The validatePassword function checks length (minimum 8, maximum 128), character diversity (uppercase, lowercase, numbers, special characters), common patterns (sequential characters, repeated characters, keyboard patterns like qwerty), and known weak passwords (password123, admin, etc.).
The calculatePasswordStrength function scores passwords on a 0-100 scale based on length, diversity, entropy, and the absence of common patterns. The score maps to a human-readable strength: Very Weak, Weak, Moderate, Strong, Very Strong.
The validatePasswordWithContext function adds contextual checks — ensuring the password does not contain the user's email, name, or other personal information. This prevents the most common password weakness: using personal data that an attacker can easily guess.
Password validation is separate from request validation because it has different concerns — security scoring, pattern detection, and contextual checks that go beyond type and format validation. But it integrates with the same error handling architecture — a weak password throws a ValidationError with field-level details that the frontend can display.
The notification preferences module demonstrates how Joi schemas handle complex, nested validation.
User notification preferences include channel preferences (email, SMS, push — each with enabled/disabled and frequency settings), event type preferences (which notification types to receive), campaign subscriptions (which marketing campaigns to opt into), and quiet hours (time ranges when notifications should not be delivered, with timezone support).
Each of these is a separate Joi schema that validates independently. The unified preferences schema composes them into a single validation that checks the entire preferences object. The update schema validates partial updates (only the fields being changed). The patch schema validates individual field patches.

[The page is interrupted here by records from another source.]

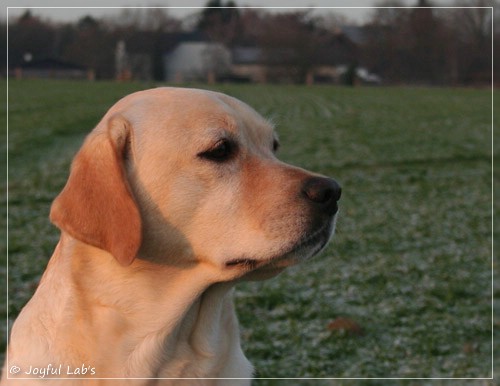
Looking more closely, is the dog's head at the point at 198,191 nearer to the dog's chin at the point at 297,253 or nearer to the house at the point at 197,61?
the dog's chin at the point at 297,253

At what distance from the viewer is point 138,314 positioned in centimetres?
352

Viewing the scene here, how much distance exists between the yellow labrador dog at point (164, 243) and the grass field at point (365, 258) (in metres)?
0.96

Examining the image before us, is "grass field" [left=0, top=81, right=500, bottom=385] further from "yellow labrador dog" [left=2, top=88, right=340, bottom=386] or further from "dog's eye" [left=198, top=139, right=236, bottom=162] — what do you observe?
"yellow labrador dog" [left=2, top=88, right=340, bottom=386]

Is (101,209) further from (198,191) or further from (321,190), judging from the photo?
(321,190)

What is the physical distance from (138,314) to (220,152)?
0.74 m

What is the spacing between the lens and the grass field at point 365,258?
21.2ft

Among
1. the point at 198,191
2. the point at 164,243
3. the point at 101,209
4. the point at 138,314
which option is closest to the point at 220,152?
the point at 198,191

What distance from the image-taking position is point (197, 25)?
17.3 ft

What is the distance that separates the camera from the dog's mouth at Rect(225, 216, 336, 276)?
3.45 metres

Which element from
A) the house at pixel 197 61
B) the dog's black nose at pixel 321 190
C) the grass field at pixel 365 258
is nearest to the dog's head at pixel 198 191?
the dog's black nose at pixel 321 190

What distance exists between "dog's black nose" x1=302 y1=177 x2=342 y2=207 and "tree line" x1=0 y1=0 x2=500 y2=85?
205 centimetres

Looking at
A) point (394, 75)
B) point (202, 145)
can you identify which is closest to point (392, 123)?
point (394, 75)

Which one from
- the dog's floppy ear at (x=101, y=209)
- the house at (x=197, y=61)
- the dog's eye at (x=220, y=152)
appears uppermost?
the house at (x=197, y=61)

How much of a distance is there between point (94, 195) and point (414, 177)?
44.7ft
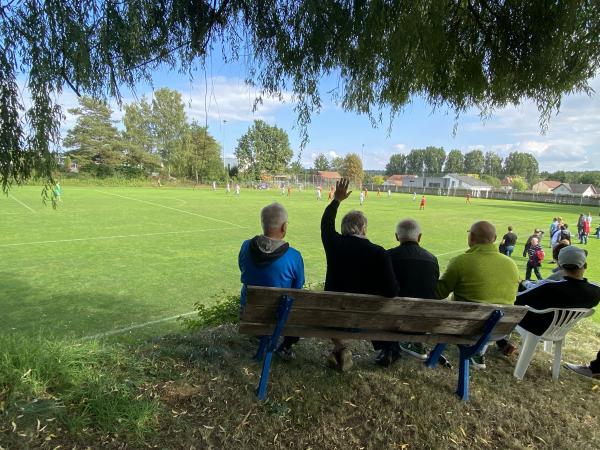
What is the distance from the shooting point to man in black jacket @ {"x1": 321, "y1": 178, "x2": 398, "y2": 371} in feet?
9.96

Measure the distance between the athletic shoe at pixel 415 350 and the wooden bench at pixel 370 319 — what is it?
49 cm

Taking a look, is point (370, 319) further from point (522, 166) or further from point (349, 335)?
point (522, 166)

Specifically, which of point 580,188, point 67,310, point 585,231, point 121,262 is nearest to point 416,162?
point 580,188

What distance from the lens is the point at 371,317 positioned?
9.32 ft

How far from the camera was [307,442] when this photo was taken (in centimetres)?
243

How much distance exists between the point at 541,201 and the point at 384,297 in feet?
233

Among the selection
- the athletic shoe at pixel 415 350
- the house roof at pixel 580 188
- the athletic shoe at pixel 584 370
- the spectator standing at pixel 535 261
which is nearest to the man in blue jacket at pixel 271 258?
the athletic shoe at pixel 415 350

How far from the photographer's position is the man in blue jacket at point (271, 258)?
3.13 m

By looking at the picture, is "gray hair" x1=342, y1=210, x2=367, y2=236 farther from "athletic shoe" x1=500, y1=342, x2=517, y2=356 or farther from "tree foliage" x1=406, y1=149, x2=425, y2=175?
"tree foliage" x1=406, y1=149, x2=425, y2=175

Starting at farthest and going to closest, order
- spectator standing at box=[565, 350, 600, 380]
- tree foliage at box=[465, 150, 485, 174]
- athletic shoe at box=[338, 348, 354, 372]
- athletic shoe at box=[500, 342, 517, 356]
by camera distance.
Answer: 1. tree foliage at box=[465, 150, 485, 174]
2. athletic shoe at box=[500, 342, 517, 356]
3. spectator standing at box=[565, 350, 600, 380]
4. athletic shoe at box=[338, 348, 354, 372]

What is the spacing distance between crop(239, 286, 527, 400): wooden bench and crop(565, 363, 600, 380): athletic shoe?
1.28m

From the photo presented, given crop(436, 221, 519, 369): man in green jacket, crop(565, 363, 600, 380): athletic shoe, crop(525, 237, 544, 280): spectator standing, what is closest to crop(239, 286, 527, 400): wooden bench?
crop(436, 221, 519, 369): man in green jacket

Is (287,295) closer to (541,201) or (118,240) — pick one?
(118,240)

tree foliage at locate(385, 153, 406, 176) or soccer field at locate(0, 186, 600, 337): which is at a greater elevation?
tree foliage at locate(385, 153, 406, 176)
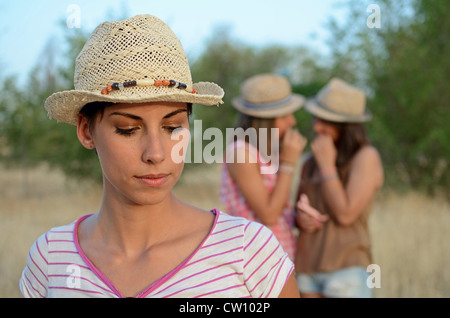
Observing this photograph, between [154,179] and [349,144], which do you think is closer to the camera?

The extractValidationErrors function converts Joi's error format into a flat map of field paths to error messages — { 'channels.email.frequency': 'must be one of [immediate, daily, weekly]' }. This format is easy for the frontend to consume and display inline validation errors.
Helper functions like isValidTime24h and isValidTimezone provide specialized validation for time and timezone fields — ensuring quiet hours are valid 24-hour times and timezones are valid IANA identifiers.
This level of schema complexity would be unmanageable without a schema library. Joi makes it declarative — you describe what valid data looks like, and the library handles the validation logic.
📋Complex nested schemas: channel preferences, event types, campaign subscriptions, quiet hours with timezone support. Joi makes it declarative — describe valid data, the library validates.

Request validation is the first line of defense for every API endpoint. It catches invalid input before it can cause damage, normalizes data for consistency, and provides typed results for the handler. The shared validation module in tctf-utils ensures that every endpoint across all 34 services validates the same way — same Joi schemas, same normalization pipeline, same error format, same typed results. When validation is consistent, bugs are fewer, security is stronger, and the frontend always knows what error format to expect.